At this question, he jumped slightly.
Oh, yes, the poor footman startled as if stung by a wasp, and Bea felt again the exhilarating thrill of power. In truth, fifteen minutes had not actually passed. It could not have been more than five since she’d stepped into the hallway. But with a single word she had manipulated time to suit her purposes. Effortlessly, she had altered his reality.
It was only a minor modification, she thought, more like the exaggeration of a small child waiting to open a present on Christmas morning than an iniquitous falsification, but she had made a servant recoil and that did not sit comfortably with her. Determinedly, she opened her mouth to offer an apology and immediately found herself at a loss as to what to say. This Beatrice, Duchess of Kesgrave, was not herself. No, she was merely another character she had assumed in the pursuit of an investigation, an autocrat as domineering as Mr. Wright was obsequious, and she did not know her well enough to imagine how she would express contrition.

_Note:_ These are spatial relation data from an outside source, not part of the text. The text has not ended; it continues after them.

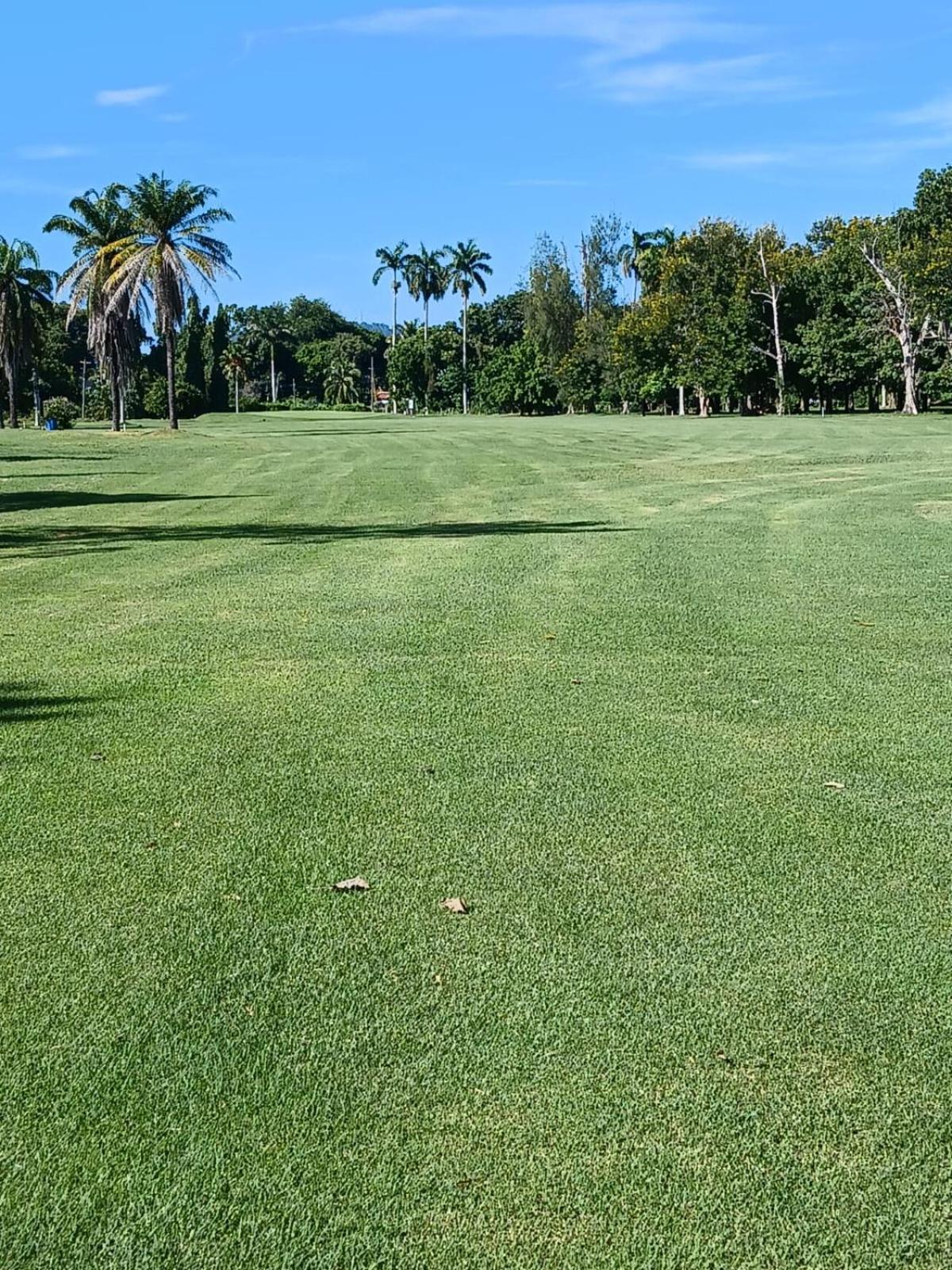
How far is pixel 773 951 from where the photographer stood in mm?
3258

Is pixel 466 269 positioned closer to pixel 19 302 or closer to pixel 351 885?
pixel 19 302

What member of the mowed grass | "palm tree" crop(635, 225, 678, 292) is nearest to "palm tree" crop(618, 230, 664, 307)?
"palm tree" crop(635, 225, 678, 292)

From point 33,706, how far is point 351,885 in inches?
99.6

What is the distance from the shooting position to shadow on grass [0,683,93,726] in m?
5.36

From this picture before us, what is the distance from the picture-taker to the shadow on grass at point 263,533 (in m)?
11.6

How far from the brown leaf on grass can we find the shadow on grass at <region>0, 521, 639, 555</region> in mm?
7908

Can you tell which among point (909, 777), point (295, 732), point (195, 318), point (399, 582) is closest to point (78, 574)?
point (399, 582)

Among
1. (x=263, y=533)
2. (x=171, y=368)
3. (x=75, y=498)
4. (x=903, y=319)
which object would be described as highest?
(x=903, y=319)

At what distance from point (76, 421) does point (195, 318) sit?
40.5ft

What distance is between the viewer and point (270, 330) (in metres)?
107

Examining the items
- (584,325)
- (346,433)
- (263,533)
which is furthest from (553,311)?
(263,533)

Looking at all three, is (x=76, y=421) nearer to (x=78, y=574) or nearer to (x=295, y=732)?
(x=78, y=574)

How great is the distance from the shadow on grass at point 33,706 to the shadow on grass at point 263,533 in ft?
18.0

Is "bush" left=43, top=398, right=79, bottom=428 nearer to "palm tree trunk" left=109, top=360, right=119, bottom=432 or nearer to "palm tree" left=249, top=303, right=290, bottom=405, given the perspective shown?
"palm tree trunk" left=109, top=360, right=119, bottom=432
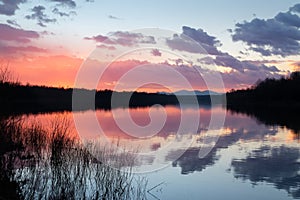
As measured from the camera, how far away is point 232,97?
124625 millimetres

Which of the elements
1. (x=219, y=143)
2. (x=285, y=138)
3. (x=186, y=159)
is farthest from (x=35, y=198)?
(x=285, y=138)

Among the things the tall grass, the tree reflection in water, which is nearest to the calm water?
the tree reflection in water

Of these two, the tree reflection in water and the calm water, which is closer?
the calm water

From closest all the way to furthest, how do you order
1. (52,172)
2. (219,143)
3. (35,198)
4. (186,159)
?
(35,198)
(52,172)
(186,159)
(219,143)

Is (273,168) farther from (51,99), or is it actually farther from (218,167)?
(51,99)

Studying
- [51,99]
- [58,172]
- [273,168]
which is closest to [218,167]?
[273,168]

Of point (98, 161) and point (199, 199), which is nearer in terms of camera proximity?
point (199, 199)

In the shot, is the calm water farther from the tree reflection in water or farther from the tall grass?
the tall grass

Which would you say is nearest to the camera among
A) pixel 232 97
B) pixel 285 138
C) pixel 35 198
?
pixel 35 198

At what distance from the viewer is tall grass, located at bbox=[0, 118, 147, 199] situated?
23.9 feet

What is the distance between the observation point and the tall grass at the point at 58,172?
729 cm

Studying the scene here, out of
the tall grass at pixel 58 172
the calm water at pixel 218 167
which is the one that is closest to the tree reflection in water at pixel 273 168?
the calm water at pixel 218 167

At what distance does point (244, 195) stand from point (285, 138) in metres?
12.4

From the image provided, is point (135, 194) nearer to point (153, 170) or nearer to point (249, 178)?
point (153, 170)
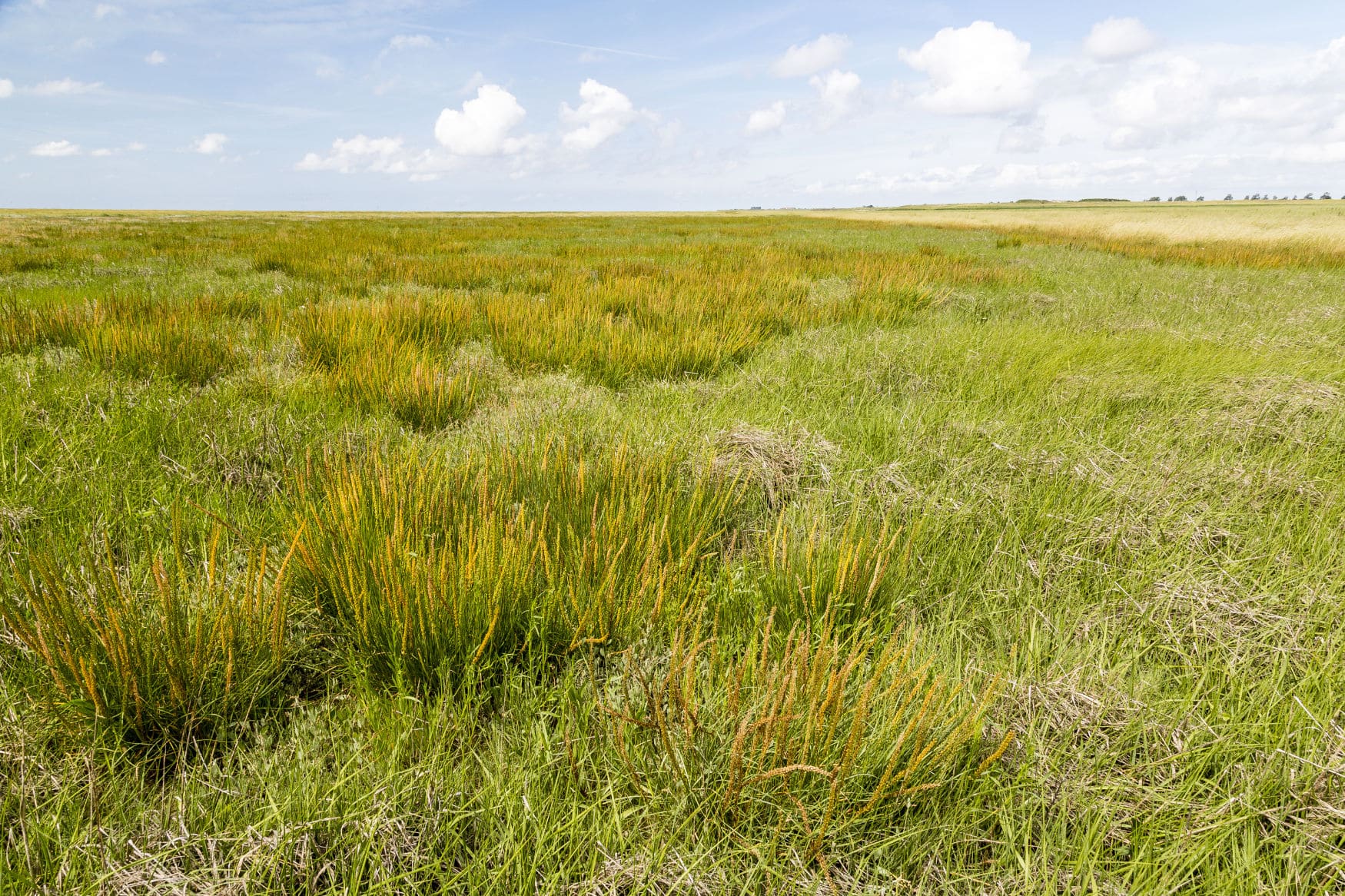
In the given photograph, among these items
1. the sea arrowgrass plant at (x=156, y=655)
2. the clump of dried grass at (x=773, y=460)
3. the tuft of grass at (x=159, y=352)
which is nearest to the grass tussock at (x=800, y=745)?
the sea arrowgrass plant at (x=156, y=655)

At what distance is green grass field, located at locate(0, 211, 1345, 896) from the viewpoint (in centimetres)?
93

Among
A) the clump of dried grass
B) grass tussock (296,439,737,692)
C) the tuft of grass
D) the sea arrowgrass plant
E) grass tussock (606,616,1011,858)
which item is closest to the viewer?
grass tussock (606,616,1011,858)

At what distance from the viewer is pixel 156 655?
1.09 meters

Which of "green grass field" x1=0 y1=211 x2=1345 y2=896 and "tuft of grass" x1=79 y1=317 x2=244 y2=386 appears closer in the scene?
"green grass field" x1=0 y1=211 x2=1345 y2=896

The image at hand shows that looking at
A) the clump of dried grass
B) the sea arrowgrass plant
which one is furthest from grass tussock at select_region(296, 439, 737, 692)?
the clump of dried grass

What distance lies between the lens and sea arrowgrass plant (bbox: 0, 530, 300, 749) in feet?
3.45

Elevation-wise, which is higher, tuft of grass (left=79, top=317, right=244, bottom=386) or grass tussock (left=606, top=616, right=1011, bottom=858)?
tuft of grass (left=79, top=317, right=244, bottom=386)

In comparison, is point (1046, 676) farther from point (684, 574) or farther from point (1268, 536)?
point (1268, 536)

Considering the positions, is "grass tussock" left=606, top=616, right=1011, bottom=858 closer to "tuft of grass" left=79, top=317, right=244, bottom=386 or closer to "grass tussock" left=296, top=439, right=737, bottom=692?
"grass tussock" left=296, top=439, right=737, bottom=692

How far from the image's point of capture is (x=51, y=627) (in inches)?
40.6

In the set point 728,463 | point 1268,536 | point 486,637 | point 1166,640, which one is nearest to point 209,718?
point 486,637

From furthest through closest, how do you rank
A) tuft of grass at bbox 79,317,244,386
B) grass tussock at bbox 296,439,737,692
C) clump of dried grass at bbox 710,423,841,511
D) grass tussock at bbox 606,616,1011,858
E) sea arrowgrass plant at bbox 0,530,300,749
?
tuft of grass at bbox 79,317,244,386 < clump of dried grass at bbox 710,423,841,511 < grass tussock at bbox 296,439,737,692 < sea arrowgrass plant at bbox 0,530,300,749 < grass tussock at bbox 606,616,1011,858

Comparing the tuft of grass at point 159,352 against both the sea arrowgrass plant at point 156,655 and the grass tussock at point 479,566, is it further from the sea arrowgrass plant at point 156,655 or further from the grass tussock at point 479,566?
the sea arrowgrass plant at point 156,655

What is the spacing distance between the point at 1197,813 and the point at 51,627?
82.9 inches
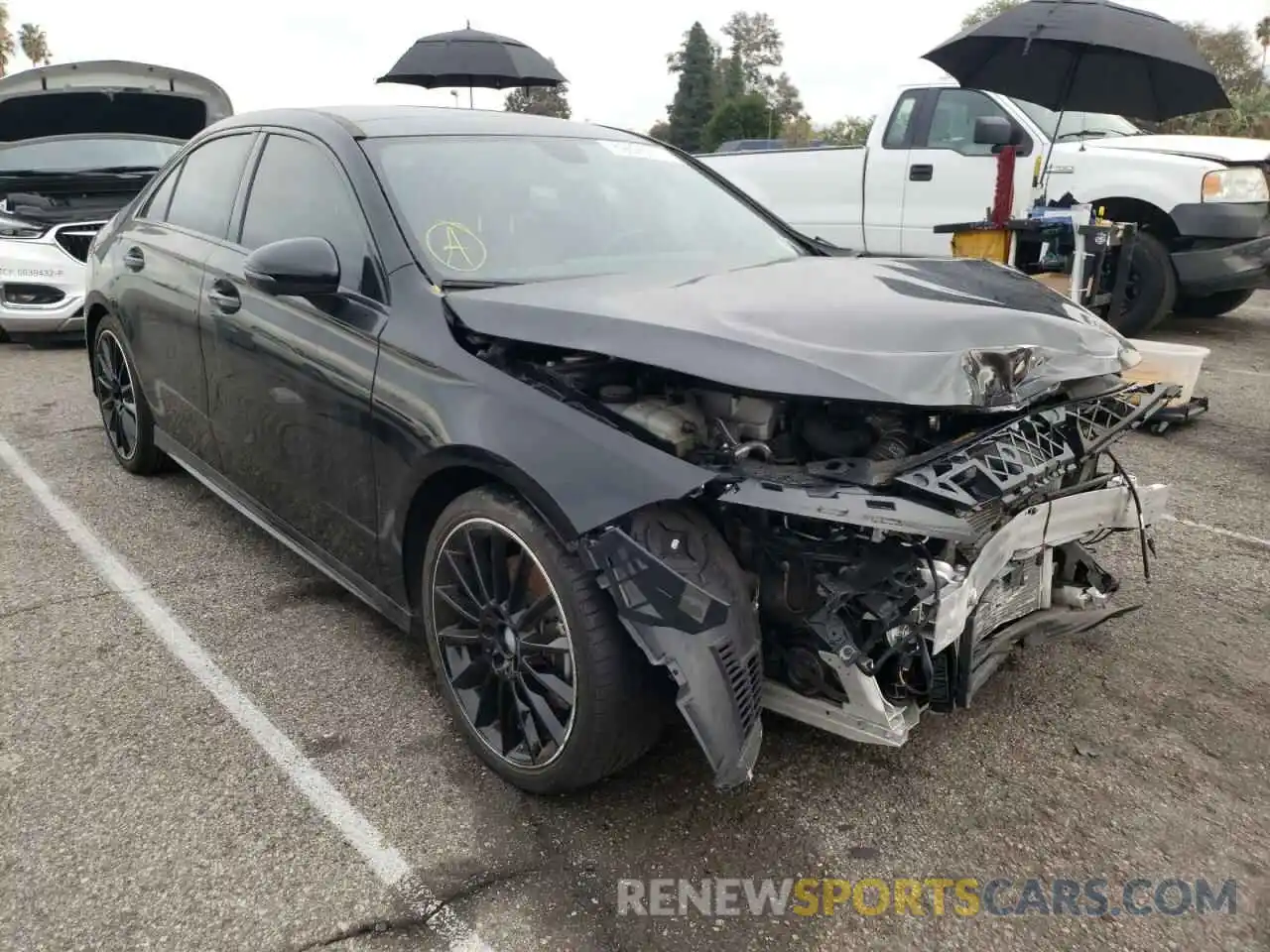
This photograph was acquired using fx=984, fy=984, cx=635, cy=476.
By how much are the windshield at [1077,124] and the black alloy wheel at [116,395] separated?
6.95 metres

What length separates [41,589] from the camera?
144 inches

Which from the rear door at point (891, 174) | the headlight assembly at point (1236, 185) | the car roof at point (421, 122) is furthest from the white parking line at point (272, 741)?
the headlight assembly at point (1236, 185)

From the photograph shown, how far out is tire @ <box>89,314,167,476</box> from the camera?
4.55m

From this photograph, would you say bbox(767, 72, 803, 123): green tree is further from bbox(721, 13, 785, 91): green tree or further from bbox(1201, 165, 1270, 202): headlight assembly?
bbox(1201, 165, 1270, 202): headlight assembly

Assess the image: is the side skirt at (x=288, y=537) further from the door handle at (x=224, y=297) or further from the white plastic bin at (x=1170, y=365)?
the white plastic bin at (x=1170, y=365)

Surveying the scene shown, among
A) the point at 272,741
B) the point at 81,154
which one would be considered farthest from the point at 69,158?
the point at 272,741

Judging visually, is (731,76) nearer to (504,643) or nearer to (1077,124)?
(1077,124)

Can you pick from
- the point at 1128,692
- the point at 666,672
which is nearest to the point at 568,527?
the point at 666,672

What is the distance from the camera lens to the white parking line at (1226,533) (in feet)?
13.5

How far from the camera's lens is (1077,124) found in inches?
338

More likely, she would not.
The footman apparently agreed, for, regaining his composure, he promptly offered his own apology and instructed her to follow him. They had barely taken a dozen steps, however, before a slender man with prominent cheekbones and wide gray eyes stepped forcefully into the corridor and warned them not to take another step forward.
It was Parsons the butler, and he was not pleased by her presence.
Chapter Six
Despite the aggression of his pose, Parsons’s tone was conciliatory as he explained that the house was not accepting callers. “We had a mild domestic disturbance this morning that has created some confusion, and we are not entertaining visitors at this time.”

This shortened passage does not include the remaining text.